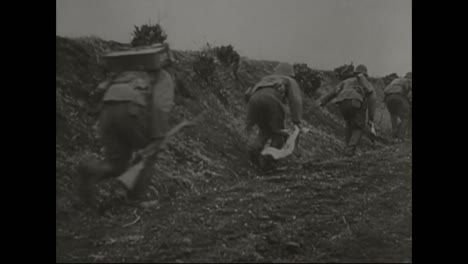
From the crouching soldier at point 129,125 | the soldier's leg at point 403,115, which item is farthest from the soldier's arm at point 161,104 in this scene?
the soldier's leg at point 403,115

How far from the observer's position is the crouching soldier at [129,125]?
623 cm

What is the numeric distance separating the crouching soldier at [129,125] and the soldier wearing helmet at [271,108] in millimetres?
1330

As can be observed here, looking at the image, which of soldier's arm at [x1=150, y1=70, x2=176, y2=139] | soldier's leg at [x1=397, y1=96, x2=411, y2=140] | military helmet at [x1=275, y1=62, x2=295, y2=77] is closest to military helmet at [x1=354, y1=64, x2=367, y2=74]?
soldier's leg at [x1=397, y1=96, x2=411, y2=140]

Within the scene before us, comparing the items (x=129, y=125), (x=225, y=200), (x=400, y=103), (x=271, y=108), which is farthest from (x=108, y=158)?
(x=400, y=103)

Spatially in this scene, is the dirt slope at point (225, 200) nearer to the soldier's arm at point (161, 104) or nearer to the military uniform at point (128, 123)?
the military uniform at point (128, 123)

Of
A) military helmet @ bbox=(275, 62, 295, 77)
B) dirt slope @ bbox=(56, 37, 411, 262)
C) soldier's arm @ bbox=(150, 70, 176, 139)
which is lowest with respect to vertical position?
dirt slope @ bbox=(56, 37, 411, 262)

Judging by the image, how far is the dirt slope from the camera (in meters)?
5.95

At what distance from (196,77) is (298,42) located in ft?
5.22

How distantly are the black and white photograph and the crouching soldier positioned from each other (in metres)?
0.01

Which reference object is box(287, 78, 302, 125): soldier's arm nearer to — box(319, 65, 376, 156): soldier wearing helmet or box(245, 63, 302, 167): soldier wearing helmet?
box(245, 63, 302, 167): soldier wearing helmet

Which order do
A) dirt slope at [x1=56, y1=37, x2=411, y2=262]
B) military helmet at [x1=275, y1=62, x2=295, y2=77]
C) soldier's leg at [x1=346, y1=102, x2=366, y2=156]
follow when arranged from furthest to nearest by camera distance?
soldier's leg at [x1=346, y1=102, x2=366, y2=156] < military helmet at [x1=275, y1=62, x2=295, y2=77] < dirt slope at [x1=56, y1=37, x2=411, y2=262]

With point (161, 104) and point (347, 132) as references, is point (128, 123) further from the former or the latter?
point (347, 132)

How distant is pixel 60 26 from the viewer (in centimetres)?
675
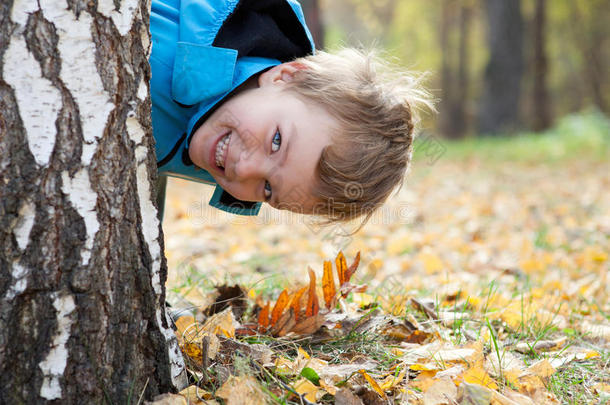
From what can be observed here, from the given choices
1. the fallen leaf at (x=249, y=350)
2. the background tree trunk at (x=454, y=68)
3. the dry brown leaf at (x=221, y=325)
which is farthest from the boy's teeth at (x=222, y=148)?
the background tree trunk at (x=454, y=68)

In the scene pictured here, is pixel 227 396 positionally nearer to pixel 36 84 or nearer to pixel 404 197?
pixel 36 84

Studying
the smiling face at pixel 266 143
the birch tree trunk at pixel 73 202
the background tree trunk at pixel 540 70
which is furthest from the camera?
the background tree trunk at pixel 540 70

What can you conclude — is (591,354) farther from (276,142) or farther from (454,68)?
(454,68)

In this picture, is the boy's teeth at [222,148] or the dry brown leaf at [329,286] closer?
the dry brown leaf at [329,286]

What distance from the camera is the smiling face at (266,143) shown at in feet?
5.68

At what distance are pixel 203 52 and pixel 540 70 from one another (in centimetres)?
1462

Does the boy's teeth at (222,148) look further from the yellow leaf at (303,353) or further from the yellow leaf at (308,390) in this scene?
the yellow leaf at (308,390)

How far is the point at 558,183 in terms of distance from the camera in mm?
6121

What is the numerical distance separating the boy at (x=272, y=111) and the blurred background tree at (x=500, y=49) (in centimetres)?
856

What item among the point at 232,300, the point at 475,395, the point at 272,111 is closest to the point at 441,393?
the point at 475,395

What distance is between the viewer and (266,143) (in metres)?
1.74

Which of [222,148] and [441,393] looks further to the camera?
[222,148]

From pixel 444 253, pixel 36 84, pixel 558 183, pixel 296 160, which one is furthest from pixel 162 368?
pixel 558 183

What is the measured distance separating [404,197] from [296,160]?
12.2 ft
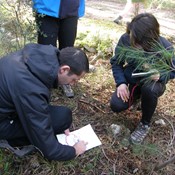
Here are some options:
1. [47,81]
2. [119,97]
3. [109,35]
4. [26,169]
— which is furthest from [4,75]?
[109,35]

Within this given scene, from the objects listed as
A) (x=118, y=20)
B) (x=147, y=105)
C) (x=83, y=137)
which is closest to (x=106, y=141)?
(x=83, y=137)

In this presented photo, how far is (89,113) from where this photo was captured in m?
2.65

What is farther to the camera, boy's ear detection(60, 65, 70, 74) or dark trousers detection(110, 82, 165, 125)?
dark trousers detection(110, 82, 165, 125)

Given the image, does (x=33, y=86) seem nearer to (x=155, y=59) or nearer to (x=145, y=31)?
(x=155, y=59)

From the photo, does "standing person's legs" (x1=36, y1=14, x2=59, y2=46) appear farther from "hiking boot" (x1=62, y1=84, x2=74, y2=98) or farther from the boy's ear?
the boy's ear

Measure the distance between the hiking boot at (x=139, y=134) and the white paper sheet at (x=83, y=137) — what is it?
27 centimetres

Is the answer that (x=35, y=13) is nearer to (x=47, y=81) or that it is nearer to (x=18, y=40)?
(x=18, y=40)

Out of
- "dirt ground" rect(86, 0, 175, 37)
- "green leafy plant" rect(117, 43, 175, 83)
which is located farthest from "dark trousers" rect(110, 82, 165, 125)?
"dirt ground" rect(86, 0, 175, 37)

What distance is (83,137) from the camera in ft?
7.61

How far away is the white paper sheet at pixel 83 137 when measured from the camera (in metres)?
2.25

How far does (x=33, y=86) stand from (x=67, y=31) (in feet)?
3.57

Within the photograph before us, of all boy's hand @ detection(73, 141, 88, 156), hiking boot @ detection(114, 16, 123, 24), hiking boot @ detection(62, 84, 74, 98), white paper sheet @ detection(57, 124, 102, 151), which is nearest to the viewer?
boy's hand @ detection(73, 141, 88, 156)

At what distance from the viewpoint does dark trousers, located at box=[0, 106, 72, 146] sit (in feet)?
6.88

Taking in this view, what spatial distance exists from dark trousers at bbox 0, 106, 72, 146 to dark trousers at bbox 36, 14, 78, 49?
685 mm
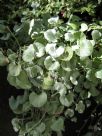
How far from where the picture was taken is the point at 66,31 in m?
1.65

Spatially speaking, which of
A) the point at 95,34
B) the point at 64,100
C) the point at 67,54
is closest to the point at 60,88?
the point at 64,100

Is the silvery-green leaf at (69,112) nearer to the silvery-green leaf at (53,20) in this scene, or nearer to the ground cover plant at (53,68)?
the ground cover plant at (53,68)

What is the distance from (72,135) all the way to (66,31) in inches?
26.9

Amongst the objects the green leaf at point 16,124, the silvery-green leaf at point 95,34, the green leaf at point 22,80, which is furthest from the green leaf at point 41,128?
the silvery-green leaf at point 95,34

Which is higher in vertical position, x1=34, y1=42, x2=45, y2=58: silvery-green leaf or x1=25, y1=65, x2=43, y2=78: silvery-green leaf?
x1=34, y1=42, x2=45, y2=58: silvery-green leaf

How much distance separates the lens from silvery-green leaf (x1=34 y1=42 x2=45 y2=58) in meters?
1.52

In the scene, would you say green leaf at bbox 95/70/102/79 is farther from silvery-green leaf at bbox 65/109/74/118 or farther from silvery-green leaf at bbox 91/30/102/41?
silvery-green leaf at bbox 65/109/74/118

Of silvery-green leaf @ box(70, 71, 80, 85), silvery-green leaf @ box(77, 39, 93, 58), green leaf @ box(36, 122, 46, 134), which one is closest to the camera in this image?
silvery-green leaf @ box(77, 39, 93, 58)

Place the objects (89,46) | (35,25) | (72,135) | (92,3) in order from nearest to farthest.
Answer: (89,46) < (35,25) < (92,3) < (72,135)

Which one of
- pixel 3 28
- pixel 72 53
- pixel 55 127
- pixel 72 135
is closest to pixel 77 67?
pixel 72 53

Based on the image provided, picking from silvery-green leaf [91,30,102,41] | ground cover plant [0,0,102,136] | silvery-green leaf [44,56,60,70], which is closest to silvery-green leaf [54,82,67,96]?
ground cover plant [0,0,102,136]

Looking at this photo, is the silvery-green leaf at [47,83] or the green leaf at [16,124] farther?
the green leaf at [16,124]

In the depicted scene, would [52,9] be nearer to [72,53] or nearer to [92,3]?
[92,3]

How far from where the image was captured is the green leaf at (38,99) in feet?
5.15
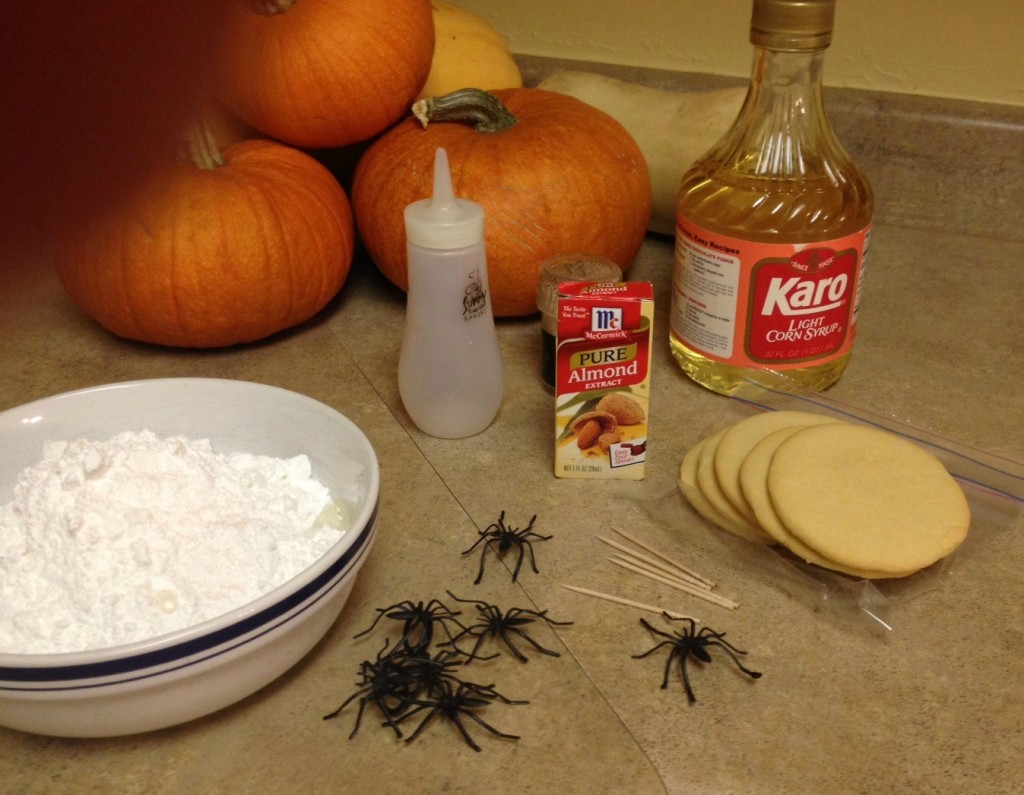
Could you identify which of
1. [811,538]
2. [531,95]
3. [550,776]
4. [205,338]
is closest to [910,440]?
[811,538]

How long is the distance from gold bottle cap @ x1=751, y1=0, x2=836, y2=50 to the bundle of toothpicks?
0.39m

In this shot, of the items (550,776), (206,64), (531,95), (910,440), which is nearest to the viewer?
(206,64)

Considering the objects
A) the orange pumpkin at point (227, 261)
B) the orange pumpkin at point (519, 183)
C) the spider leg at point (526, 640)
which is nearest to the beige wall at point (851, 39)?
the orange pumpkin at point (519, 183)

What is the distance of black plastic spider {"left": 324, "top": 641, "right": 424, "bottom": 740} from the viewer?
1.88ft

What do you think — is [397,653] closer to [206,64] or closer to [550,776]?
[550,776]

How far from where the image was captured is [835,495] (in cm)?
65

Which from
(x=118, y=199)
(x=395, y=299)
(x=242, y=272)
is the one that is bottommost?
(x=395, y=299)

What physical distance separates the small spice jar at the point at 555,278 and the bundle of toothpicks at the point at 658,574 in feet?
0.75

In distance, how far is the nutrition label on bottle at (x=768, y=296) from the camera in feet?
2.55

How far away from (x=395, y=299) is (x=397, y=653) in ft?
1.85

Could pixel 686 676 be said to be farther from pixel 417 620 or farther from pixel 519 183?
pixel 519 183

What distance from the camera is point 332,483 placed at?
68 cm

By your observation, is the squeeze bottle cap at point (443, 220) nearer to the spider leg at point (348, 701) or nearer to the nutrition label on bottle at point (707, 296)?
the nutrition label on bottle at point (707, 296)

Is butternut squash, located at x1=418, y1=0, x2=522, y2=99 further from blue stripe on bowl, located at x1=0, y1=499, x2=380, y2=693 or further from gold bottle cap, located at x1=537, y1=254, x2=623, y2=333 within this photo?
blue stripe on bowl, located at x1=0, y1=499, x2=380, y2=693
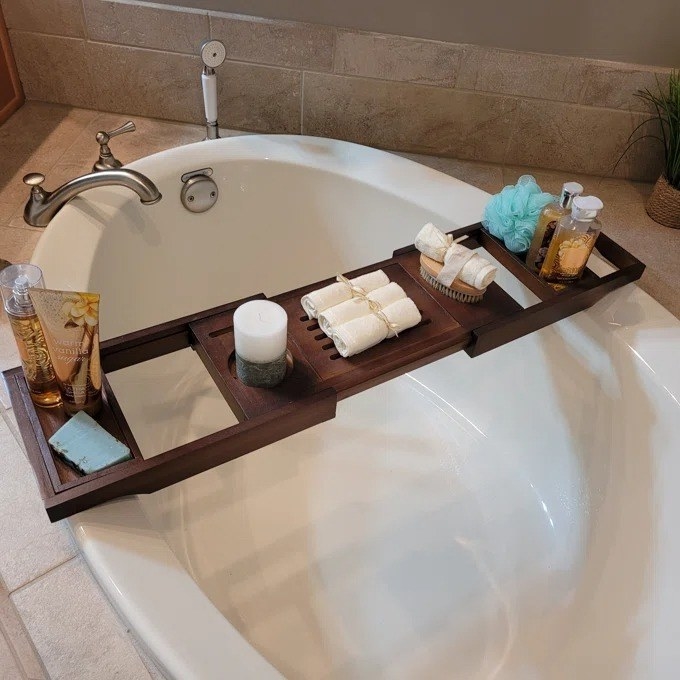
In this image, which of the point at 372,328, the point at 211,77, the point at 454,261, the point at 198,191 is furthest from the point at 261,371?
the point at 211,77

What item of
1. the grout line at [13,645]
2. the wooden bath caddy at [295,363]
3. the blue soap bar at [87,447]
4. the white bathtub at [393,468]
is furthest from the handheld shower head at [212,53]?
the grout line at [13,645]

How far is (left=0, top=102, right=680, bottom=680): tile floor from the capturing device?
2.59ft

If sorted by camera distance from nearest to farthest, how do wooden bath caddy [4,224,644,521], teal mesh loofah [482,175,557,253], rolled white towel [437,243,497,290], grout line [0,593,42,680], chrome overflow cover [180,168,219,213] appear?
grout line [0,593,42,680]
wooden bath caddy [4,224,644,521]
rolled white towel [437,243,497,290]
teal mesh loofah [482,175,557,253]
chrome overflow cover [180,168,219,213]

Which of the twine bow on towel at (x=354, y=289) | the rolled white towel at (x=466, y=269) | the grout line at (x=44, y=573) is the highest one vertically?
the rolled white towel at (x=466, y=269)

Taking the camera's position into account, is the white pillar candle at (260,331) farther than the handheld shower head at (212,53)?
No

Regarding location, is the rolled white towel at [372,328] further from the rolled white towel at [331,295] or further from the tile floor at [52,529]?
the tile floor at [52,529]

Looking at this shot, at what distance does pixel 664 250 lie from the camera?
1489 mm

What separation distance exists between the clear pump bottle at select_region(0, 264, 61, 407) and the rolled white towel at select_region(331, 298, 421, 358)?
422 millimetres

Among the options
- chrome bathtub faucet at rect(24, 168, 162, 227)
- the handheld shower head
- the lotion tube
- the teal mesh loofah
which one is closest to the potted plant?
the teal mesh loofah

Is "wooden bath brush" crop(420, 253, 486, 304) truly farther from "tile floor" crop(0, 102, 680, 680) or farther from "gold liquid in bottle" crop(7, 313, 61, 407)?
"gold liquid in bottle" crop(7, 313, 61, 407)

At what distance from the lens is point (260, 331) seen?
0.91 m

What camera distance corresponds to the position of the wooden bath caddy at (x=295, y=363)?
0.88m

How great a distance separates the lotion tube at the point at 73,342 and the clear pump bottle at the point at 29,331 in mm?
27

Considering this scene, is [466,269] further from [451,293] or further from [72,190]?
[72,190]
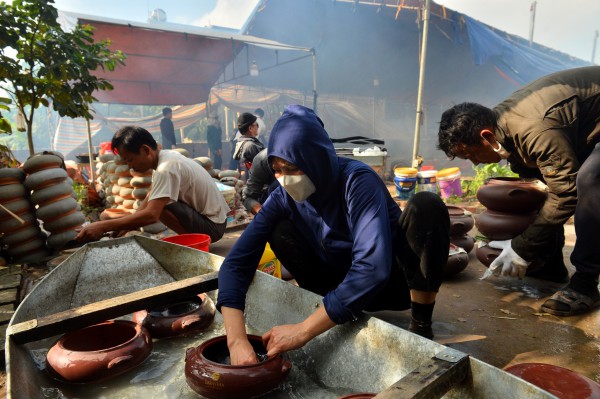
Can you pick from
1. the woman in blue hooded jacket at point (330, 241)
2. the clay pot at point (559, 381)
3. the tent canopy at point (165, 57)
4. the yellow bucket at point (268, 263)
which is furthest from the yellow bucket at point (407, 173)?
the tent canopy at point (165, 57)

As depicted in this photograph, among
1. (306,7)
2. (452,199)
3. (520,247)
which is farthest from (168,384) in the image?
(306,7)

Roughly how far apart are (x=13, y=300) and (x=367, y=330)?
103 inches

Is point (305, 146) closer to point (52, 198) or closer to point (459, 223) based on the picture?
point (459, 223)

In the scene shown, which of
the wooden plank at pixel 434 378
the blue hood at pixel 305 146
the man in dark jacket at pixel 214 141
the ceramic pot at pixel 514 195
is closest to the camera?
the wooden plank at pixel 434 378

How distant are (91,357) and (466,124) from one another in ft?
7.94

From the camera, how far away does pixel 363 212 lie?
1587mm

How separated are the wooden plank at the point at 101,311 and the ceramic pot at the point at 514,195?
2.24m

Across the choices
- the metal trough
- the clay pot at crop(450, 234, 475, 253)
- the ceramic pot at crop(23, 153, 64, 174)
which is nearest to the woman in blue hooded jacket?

———

Aim of the exercise
Find the line containing "Roughly how far". Reproduce it exactly, along with every line after it through the last.

Expected answer
Roughly how far apart are (x=13, y=300) and (x=367, y=330)?
103 inches

Is point (305, 146) closer to point (52, 198) or closer to point (459, 223) based on the picture?
point (459, 223)

In the scene shown, which of
the wooden plank at pixel 434 378
the blue hood at pixel 305 146
the man in dark jacket at pixel 214 141
the ceramic pot at pixel 514 195
is closest to the camera?
the wooden plank at pixel 434 378

How distant are (91,357) and (466,124) from one another in ft?
7.94

From the camera, how far away does pixel 363 212 lie?
1587mm

How separated are the wooden plank at the point at 101,311 and the ceramic pot at the point at 514,195?
2.24m

Across the choices
- the metal trough
- the clay pot at crop(450, 234, 475, 253)
- the ceramic pot at crop(23, 153, 64, 174)
which is nearest to the woman in blue hooded jacket?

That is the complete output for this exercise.